[lug] OT: UDP multicast question
D. Stimits
stimits at idcomm.com
Fri Apr 5 16:47:09 MST 2002
"Scott A. Herod" wrote:
>
> In his _Network Programming, Vol. 2_ , Stevens has an example of
> a one-to-many fifo based broadcaster. That's what I'll probably
> use. However, all I really want to do is send a note to many
> processes that table T, row R changed so that if they care they
> should go look to see what happened. I want to make the message
> route as simple as possible and avoid polling ( other than internal
> select() calls ).
The publish/subscribe is still good for that, you can however limit it
to publishing metadata about what row and column changed, rather than
actual data.
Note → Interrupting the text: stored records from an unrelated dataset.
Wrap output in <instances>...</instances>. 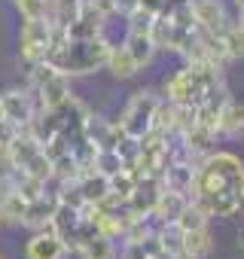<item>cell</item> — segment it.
<instances>
[{
  "label": "cell",
  "mask_w": 244,
  "mask_h": 259,
  "mask_svg": "<svg viewBox=\"0 0 244 259\" xmlns=\"http://www.w3.org/2000/svg\"><path fill=\"white\" fill-rule=\"evenodd\" d=\"M110 40L101 34V37H92V40H67L64 31L55 28L52 34V46L46 52V61L64 73V76H86V73H95L107 64V52H110Z\"/></svg>",
  "instance_id": "cell-1"
},
{
  "label": "cell",
  "mask_w": 244,
  "mask_h": 259,
  "mask_svg": "<svg viewBox=\"0 0 244 259\" xmlns=\"http://www.w3.org/2000/svg\"><path fill=\"white\" fill-rule=\"evenodd\" d=\"M238 192L244 198V162L235 153H208L201 156V162L195 165V177H192V192L189 201L198 195H211V192Z\"/></svg>",
  "instance_id": "cell-2"
},
{
  "label": "cell",
  "mask_w": 244,
  "mask_h": 259,
  "mask_svg": "<svg viewBox=\"0 0 244 259\" xmlns=\"http://www.w3.org/2000/svg\"><path fill=\"white\" fill-rule=\"evenodd\" d=\"M223 82V70L214 64L189 61L186 67L174 70L165 79V101L168 104H201L211 89Z\"/></svg>",
  "instance_id": "cell-3"
},
{
  "label": "cell",
  "mask_w": 244,
  "mask_h": 259,
  "mask_svg": "<svg viewBox=\"0 0 244 259\" xmlns=\"http://www.w3.org/2000/svg\"><path fill=\"white\" fill-rule=\"evenodd\" d=\"M159 101H162V95H156V92H150V89L135 92V95L129 98L126 110H122V116H119V128H122L129 138H138V141H141L144 135H150V128H153V113H156Z\"/></svg>",
  "instance_id": "cell-4"
},
{
  "label": "cell",
  "mask_w": 244,
  "mask_h": 259,
  "mask_svg": "<svg viewBox=\"0 0 244 259\" xmlns=\"http://www.w3.org/2000/svg\"><path fill=\"white\" fill-rule=\"evenodd\" d=\"M52 34L55 28L46 19H25L22 31H19V55L25 64H37L46 61V52L52 46Z\"/></svg>",
  "instance_id": "cell-5"
},
{
  "label": "cell",
  "mask_w": 244,
  "mask_h": 259,
  "mask_svg": "<svg viewBox=\"0 0 244 259\" xmlns=\"http://www.w3.org/2000/svg\"><path fill=\"white\" fill-rule=\"evenodd\" d=\"M0 113H4L7 122H13L19 132H25L28 122L34 119L37 113V101H34V92H22V89H10L0 95Z\"/></svg>",
  "instance_id": "cell-6"
},
{
  "label": "cell",
  "mask_w": 244,
  "mask_h": 259,
  "mask_svg": "<svg viewBox=\"0 0 244 259\" xmlns=\"http://www.w3.org/2000/svg\"><path fill=\"white\" fill-rule=\"evenodd\" d=\"M70 247L52 229H37L34 238L25 244V259H67Z\"/></svg>",
  "instance_id": "cell-7"
},
{
  "label": "cell",
  "mask_w": 244,
  "mask_h": 259,
  "mask_svg": "<svg viewBox=\"0 0 244 259\" xmlns=\"http://www.w3.org/2000/svg\"><path fill=\"white\" fill-rule=\"evenodd\" d=\"M189 7H192V19H195V28L198 31L223 34L232 25V19L226 16V10H223L220 0H189Z\"/></svg>",
  "instance_id": "cell-8"
},
{
  "label": "cell",
  "mask_w": 244,
  "mask_h": 259,
  "mask_svg": "<svg viewBox=\"0 0 244 259\" xmlns=\"http://www.w3.org/2000/svg\"><path fill=\"white\" fill-rule=\"evenodd\" d=\"M162 189H165V186H162V177H159V174H144V177H138L132 195L126 198L129 207H132V213H138V217H150Z\"/></svg>",
  "instance_id": "cell-9"
},
{
  "label": "cell",
  "mask_w": 244,
  "mask_h": 259,
  "mask_svg": "<svg viewBox=\"0 0 244 259\" xmlns=\"http://www.w3.org/2000/svg\"><path fill=\"white\" fill-rule=\"evenodd\" d=\"M55 207H58V195L46 189L43 195H37V198H31L25 204L22 226H28V229H49V223L55 217Z\"/></svg>",
  "instance_id": "cell-10"
},
{
  "label": "cell",
  "mask_w": 244,
  "mask_h": 259,
  "mask_svg": "<svg viewBox=\"0 0 244 259\" xmlns=\"http://www.w3.org/2000/svg\"><path fill=\"white\" fill-rule=\"evenodd\" d=\"M31 92H34V101H37V110H55V107H61L67 98H73V92H70V76H64V73L52 76L49 82H43L40 89H31Z\"/></svg>",
  "instance_id": "cell-11"
},
{
  "label": "cell",
  "mask_w": 244,
  "mask_h": 259,
  "mask_svg": "<svg viewBox=\"0 0 244 259\" xmlns=\"http://www.w3.org/2000/svg\"><path fill=\"white\" fill-rule=\"evenodd\" d=\"M73 183H76L83 201H89V204H101V201H107V195H110V180H107L101 171H95V168L76 174Z\"/></svg>",
  "instance_id": "cell-12"
},
{
  "label": "cell",
  "mask_w": 244,
  "mask_h": 259,
  "mask_svg": "<svg viewBox=\"0 0 244 259\" xmlns=\"http://www.w3.org/2000/svg\"><path fill=\"white\" fill-rule=\"evenodd\" d=\"M79 223H83V213H79V207H73V204H64V201H58V207H55V217H52L49 229H52V232H55L58 238H64V244L70 247L73 235L79 232Z\"/></svg>",
  "instance_id": "cell-13"
},
{
  "label": "cell",
  "mask_w": 244,
  "mask_h": 259,
  "mask_svg": "<svg viewBox=\"0 0 244 259\" xmlns=\"http://www.w3.org/2000/svg\"><path fill=\"white\" fill-rule=\"evenodd\" d=\"M37 153H40V141L31 138L28 132H19V135L7 144V159H10V165H13L16 171H22Z\"/></svg>",
  "instance_id": "cell-14"
},
{
  "label": "cell",
  "mask_w": 244,
  "mask_h": 259,
  "mask_svg": "<svg viewBox=\"0 0 244 259\" xmlns=\"http://www.w3.org/2000/svg\"><path fill=\"white\" fill-rule=\"evenodd\" d=\"M192 177H195V165L192 162H171L165 171H162V186L165 189H174L180 195L189 198L192 192Z\"/></svg>",
  "instance_id": "cell-15"
},
{
  "label": "cell",
  "mask_w": 244,
  "mask_h": 259,
  "mask_svg": "<svg viewBox=\"0 0 244 259\" xmlns=\"http://www.w3.org/2000/svg\"><path fill=\"white\" fill-rule=\"evenodd\" d=\"M214 138H217V132H211L208 125H198V122H195L192 128H186V132L180 135V141H183V147H186V153H189L192 159L208 156V153H211Z\"/></svg>",
  "instance_id": "cell-16"
},
{
  "label": "cell",
  "mask_w": 244,
  "mask_h": 259,
  "mask_svg": "<svg viewBox=\"0 0 244 259\" xmlns=\"http://www.w3.org/2000/svg\"><path fill=\"white\" fill-rule=\"evenodd\" d=\"M104 67H107L116 79H132V76L141 70L138 61L129 55V49L122 46V43H119V46H110V52H107V64H104Z\"/></svg>",
  "instance_id": "cell-17"
},
{
  "label": "cell",
  "mask_w": 244,
  "mask_h": 259,
  "mask_svg": "<svg viewBox=\"0 0 244 259\" xmlns=\"http://www.w3.org/2000/svg\"><path fill=\"white\" fill-rule=\"evenodd\" d=\"M186 201H189L186 195H180V192H174V189H162L150 217H156L159 223H171V220H177V213L183 210V204H186Z\"/></svg>",
  "instance_id": "cell-18"
},
{
  "label": "cell",
  "mask_w": 244,
  "mask_h": 259,
  "mask_svg": "<svg viewBox=\"0 0 244 259\" xmlns=\"http://www.w3.org/2000/svg\"><path fill=\"white\" fill-rule=\"evenodd\" d=\"M217 135L223 138H241L244 135V107L241 104H226L223 113H220V122H217Z\"/></svg>",
  "instance_id": "cell-19"
},
{
  "label": "cell",
  "mask_w": 244,
  "mask_h": 259,
  "mask_svg": "<svg viewBox=\"0 0 244 259\" xmlns=\"http://www.w3.org/2000/svg\"><path fill=\"white\" fill-rule=\"evenodd\" d=\"M73 253H76L79 259H116V247H113V241L104 238L101 232L92 235V238H86L83 244H76Z\"/></svg>",
  "instance_id": "cell-20"
},
{
  "label": "cell",
  "mask_w": 244,
  "mask_h": 259,
  "mask_svg": "<svg viewBox=\"0 0 244 259\" xmlns=\"http://www.w3.org/2000/svg\"><path fill=\"white\" fill-rule=\"evenodd\" d=\"M122 46H126L129 55L138 61V67H147V64L153 61V55H156V46H153L150 34H135V31H129L126 40H122Z\"/></svg>",
  "instance_id": "cell-21"
},
{
  "label": "cell",
  "mask_w": 244,
  "mask_h": 259,
  "mask_svg": "<svg viewBox=\"0 0 244 259\" xmlns=\"http://www.w3.org/2000/svg\"><path fill=\"white\" fill-rule=\"evenodd\" d=\"M214 241L208 235V229H195V232H183V253L192 259H205L211 253Z\"/></svg>",
  "instance_id": "cell-22"
},
{
  "label": "cell",
  "mask_w": 244,
  "mask_h": 259,
  "mask_svg": "<svg viewBox=\"0 0 244 259\" xmlns=\"http://www.w3.org/2000/svg\"><path fill=\"white\" fill-rule=\"evenodd\" d=\"M208 220H211V217H208V213H205L195 201H186V204H183V210L177 213V220H174V223H177L183 232H195V229H208Z\"/></svg>",
  "instance_id": "cell-23"
},
{
  "label": "cell",
  "mask_w": 244,
  "mask_h": 259,
  "mask_svg": "<svg viewBox=\"0 0 244 259\" xmlns=\"http://www.w3.org/2000/svg\"><path fill=\"white\" fill-rule=\"evenodd\" d=\"M25 198L16 192V186H13V192H7L4 198H0V217H4V223H22V217H25Z\"/></svg>",
  "instance_id": "cell-24"
},
{
  "label": "cell",
  "mask_w": 244,
  "mask_h": 259,
  "mask_svg": "<svg viewBox=\"0 0 244 259\" xmlns=\"http://www.w3.org/2000/svg\"><path fill=\"white\" fill-rule=\"evenodd\" d=\"M107 180H110V195H116V198H122V201H126V198L132 195L135 183H138V174H135V171H129V168H122V171L110 174Z\"/></svg>",
  "instance_id": "cell-25"
},
{
  "label": "cell",
  "mask_w": 244,
  "mask_h": 259,
  "mask_svg": "<svg viewBox=\"0 0 244 259\" xmlns=\"http://www.w3.org/2000/svg\"><path fill=\"white\" fill-rule=\"evenodd\" d=\"M220 37H223V46H226L229 61L232 58H244V28L241 25H229Z\"/></svg>",
  "instance_id": "cell-26"
},
{
  "label": "cell",
  "mask_w": 244,
  "mask_h": 259,
  "mask_svg": "<svg viewBox=\"0 0 244 259\" xmlns=\"http://www.w3.org/2000/svg\"><path fill=\"white\" fill-rule=\"evenodd\" d=\"M126 168V162H122V156L116 153V150H98V156H95V171H101L104 177H110V174H116V171H122Z\"/></svg>",
  "instance_id": "cell-27"
},
{
  "label": "cell",
  "mask_w": 244,
  "mask_h": 259,
  "mask_svg": "<svg viewBox=\"0 0 244 259\" xmlns=\"http://www.w3.org/2000/svg\"><path fill=\"white\" fill-rule=\"evenodd\" d=\"M153 22H156V16H153V13H147L144 7H138V10H132V13L126 16V28H129V31H135V34H150Z\"/></svg>",
  "instance_id": "cell-28"
},
{
  "label": "cell",
  "mask_w": 244,
  "mask_h": 259,
  "mask_svg": "<svg viewBox=\"0 0 244 259\" xmlns=\"http://www.w3.org/2000/svg\"><path fill=\"white\" fill-rule=\"evenodd\" d=\"M22 171H25V174H31V177H37V180H43V183H46V180H49V177H52V162H49V156H46V153H43V150H40V153H37V156H34V159H31V162H28V165H25V168H22Z\"/></svg>",
  "instance_id": "cell-29"
},
{
  "label": "cell",
  "mask_w": 244,
  "mask_h": 259,
  "mask_svg": "<svg viewBox=\"0 0 244 259\" xmlns=\"http://www.w3.org/2000/svg\"><path fill=\"white\" fill-rule=\"evenodd\" d=\"M22 19H46V0H13Z\"/></svg>",
  "instance_id": "cell-30"
},
{
  "label": "cell",
  "mask_w": 244,
  "mask_h": 259,
  "mask_svg": "<svg viewBox=\"0 0 244 259\" xmlns=\"http://www.w3.org/2000/svg\"><path fill=\"white\" fill-rule=\"evenodd\" d=\"M138 7H144L153 16H165L168 13V0H138Z\"/></svg>",
  "instance_id": "cell-31"
},
{
  "label": "cell",
  "mask_w": 244,
  "mask_h": 259,
  "mask_svg": "<svg viewBox=\"0 0 244 259\" xmlns=\"http://www.w3.org/2000/svg\"><path fill=\"white\" fill-rule=\"evenodd\" d=\"M113 10L116 16H129L132 10H138V0H113Z\"/></svg>",
  "instance_id": "cell-32"
},
{
  "label": "cell",
  "mask_w": 244,
  "mask_h": 259,
  "mask_svg": "<svg viewBox=\"0 0 244 259\" xmlns=\"http://www.w3.org/2000/svg\"><path fill=\"white\" fill-rule=\"evenodd\" d=\"M235 25H241V28H244V7H238V22H235Z\"/></svg>",
  "instance_id": "cell-33"
},
{
  "label": "cell",
  "mask_w": 244,
  "mask_h": 259,
  "mask_svg": "<svg viewBox=\"0 0 244 259\" xmlns=\"http://www.w3.org/2000/svg\"><path fill=\"white\" fill-rule=\"evenodd\" d=\"M238 247L244 250V226H241V232H238Z\"/></svg>",
  "instance_id": "cell-34"
},
{
  "label": "cell",
  "mask_w": 244,
  "mask_h": 259,
  "mask_svg": "<svg viewBox=\"0 0 244 259\" xmlns=\"http://www.w3.org/2000/svg\"><path fill=\"white\" fill-rule=\"evenodd\" d=\"M232 4H235V7H244V0H232Z\"/></svg>",
  "instance_id": "cell-35"
},
{
  "label": "cell",
  "mask_w": 244,
  "mask_h": 259,
  "mask_svg": "<svg viewBox=\"0 0 244 259\" xmlns=\"http://www.w3.org/2000/svg\"><path fill=\"white\" fill-rule=\"evenodd\" d=\"M0 226H4V217H0Z\"/></svg>",
  "instance_id": "cell-36"
},
{
  "label": "cell",
  "mask_w": 244,
  "mask_h": 259,
  "mask_svg": "<svg viewBox=\"0 0 244 259\" xmlns=\"http://www.w3.org/2000/svg\"><path fill=\"white\" fill-rule=\"evenodd\" d=\"M0 259H4V253H0Z\"/></svg>",
  "instance_id": "cell-37"
}]
</instances>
The one-to-many broadcaster I suspect is basically that,
the real meaning behind publish/subscribe being that random processes
can register their interest (as subscribers), or deregister
(unsubscribe).
D. Stimits, stimits at idcomm.com
>
> Scott
>
> "D. Stimits" wrote:
> >
> > "Scott A. Herod" wrote:
> > >
> > > Hello,
> > >
> > > I'm not much of a network programmer so this may be an
> > > obvious question. Can I have multiple processes on a single
> > > machine listening to a local udp multicast? This is with IPv4,
> > > but would IPv6 make a difference? (MySQL doesn't implement
> > > triggers and I need to tell several processes when a table
> > > changes.)
> >
> > I wouldn't try it with IPv4, don't know if IPv6 is different. As soon as
> > a process reads the buffer you can expect the data to go away, or else
> > for it to be marked as empty. I'd guess the same is true for IPv6 but
> > don't know. You would probably be better off creating a surrogate daemon
> > that does the listening, has either an update buffer or a notification
> > of change, and allows multiple subscribers; it would publish to anything
> > subscribed. You could go as far as to offer an ability to subscribe to
> > particular sql servers, databases within servers, tables within
> > databases, so on. Then you are totally isolated from the type of sql
> > server. Lots of fun things you can do with it, depending on what you
> > want as the end goal, but I doubt you'll get anything other than
> > surprises if you have multiple processes trying to listen to the same
> > UDP socket and expecting them to get the same information.